Wherein, n is number of samples, and m is the number of cluster, p_jIt is j-th of cluster centre,For one in local feature matrix c Element, | | | |_FFor the F normal forms of matrix, λ₁、λ₂、λ₃For three balance parameters, p (y_l|x_i；θ, w, c) for p (y | x_i；θ,w,c) L items, p (y | x_i；θ, w, c) it is the indicia distribution predicted；

Above-mentioned object function is optimized using gradient descent method, solves parameter θ, w and c.

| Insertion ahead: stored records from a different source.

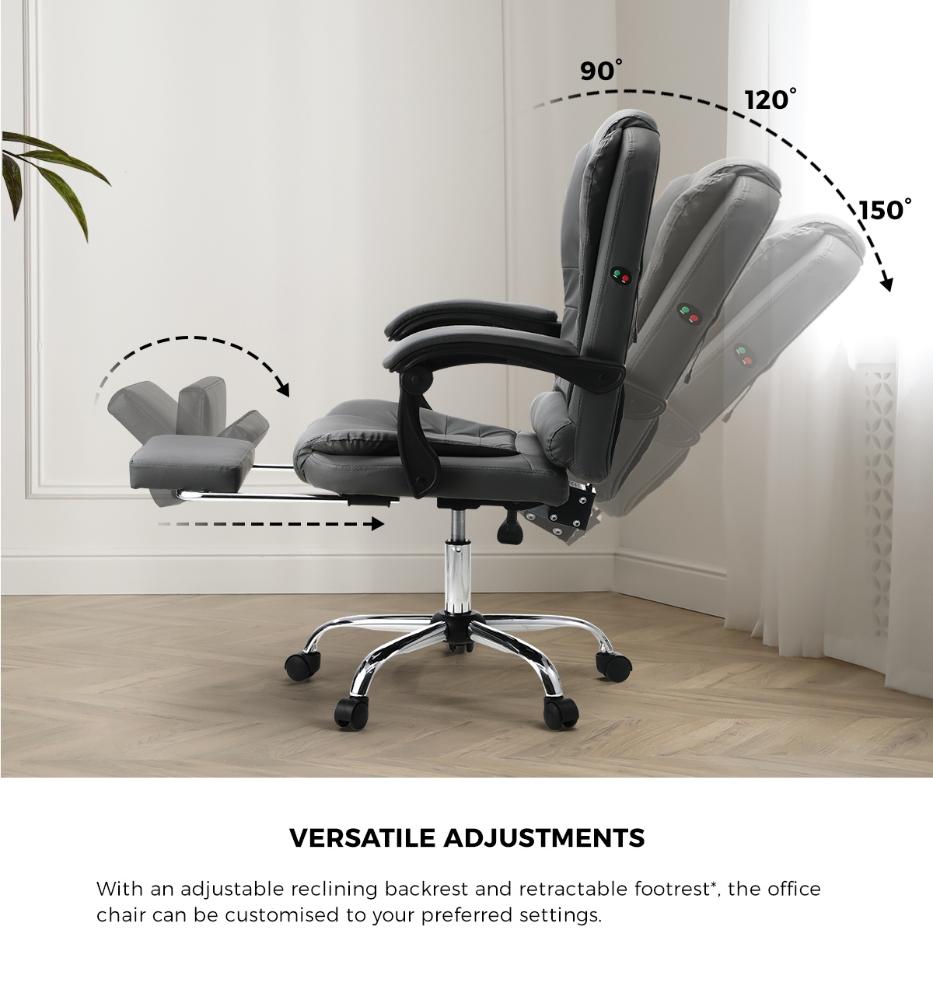 Massage Office Chair PU Leather with Footrest Grey
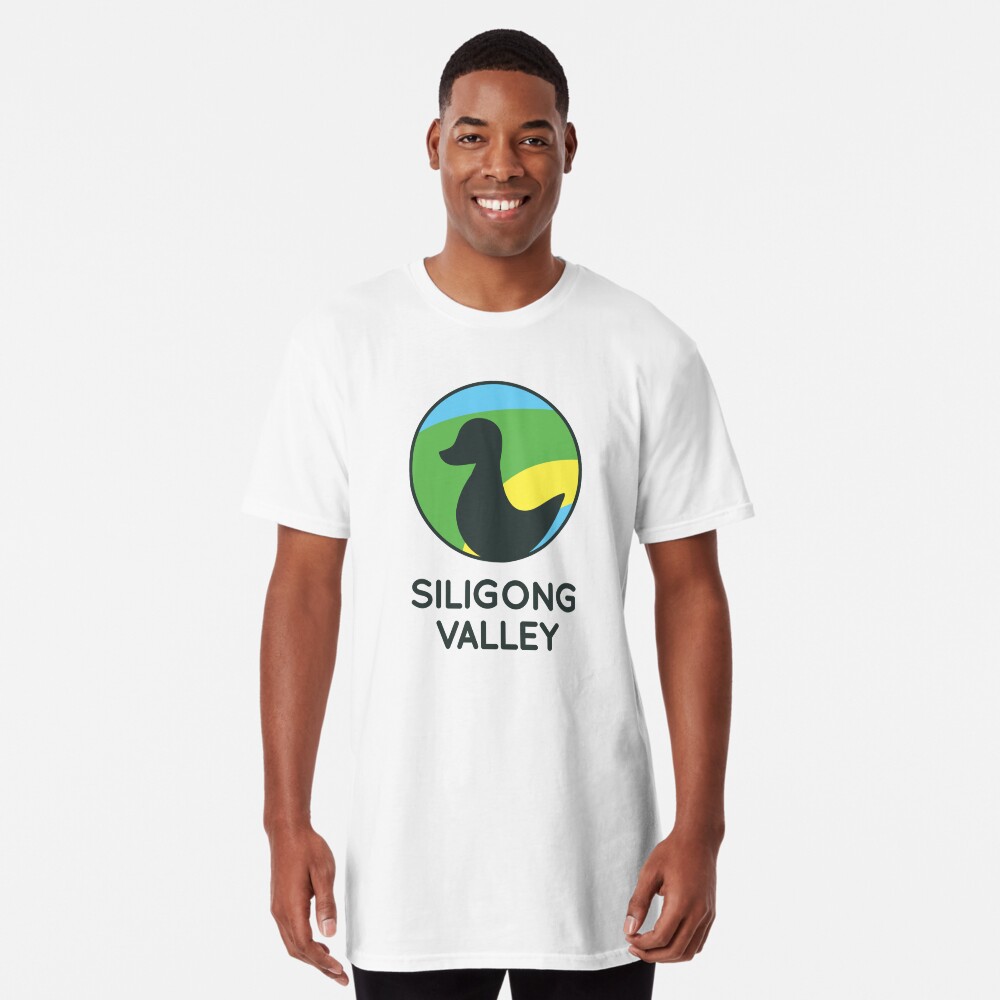 Siligong Valley logo w/text black Long T-Shirt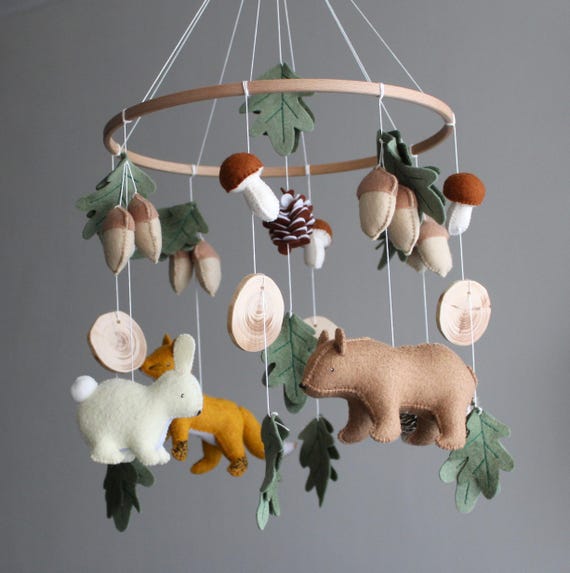 Woodland Baby Crib Mobile, Felt Forest Animals Nursery Decor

4. method according to claim 3, it is characterised in that the detailed process of step 5 is：

It is as follows to establish output model：

<mrow> <mi>p</mi> <mrow> <mo>(</mo> <msub> <mi>y</mi> <mi>l</mi> </msub> <mo>|</mo> <msub> <mi>x</mi> <mi>i</mi> </msub> <mo>;</mo> <mi>&theta;</mi> <mo>,</mo> <mi>w</mi> <mo>,</mo> <mi>c</mi> <mo>)</mo> </mrow> <mo>=</mo> <mfrac> <mn>1</mn> <mi>Z</mi> </mfrac> <mi>exp</mi> <mrow> <mo>(</mo> <munder> <mi>&Sigma;</mi> <mrow> <mi>k</mi> <mn>1</mn> </mrow> </munder> <msub> <mi>&theta;</mi> <mrow> <mi>l</mi> <mo>,</mo> <mi>k</mi> <mn>1</mn> </mrow> </msub> <msubsup> <mi>x</mi> <mi>i</mi> <mrow> <mi>k</mi> <mn>1</mn> </mrow> </msubsup> <mo>+</mo> <munder> <mo>&Sigma;</mo> <mrow> <mi>k</mi> <mn>2</mn> </mrow> </munder> <msub> <mi>w</mi> <mrow> <mi>l</mi> <mo>,</mo> <mi>k</mi> <mn>2</mn> </mrow> </msub> <msubsup> <mi>c</mi> <mi>i</mi> <mrow> <mi>k</mi> <mn>2</mn> </mrow> </msubsup> <mo>)</mo> </mrow> </mrow>

θ_l,k1It is the row l column elements of kth 1 of primitive character coefficient matrix,It is example x_i1 primitive character of kth, w_l,k2It is office The row l column elements of kth 2 of portion's sample correlations characteristic coefficient matrix,It is example x_iFractional sample correlation vector kth 2 Individual element；

By the primitive character of test sample, local correlations feature, primitive character coefficient matrix, local correlations characteristic coefficient square Battle array is updated in output model, and the emotion distribution to test sample is predicted；

It is Euclidean, S φ rensen, Squared respectively using the performance of six kinds of evaluation index alignment marks Distribution Algorithms χ², K-L, Intersection and Fidelity.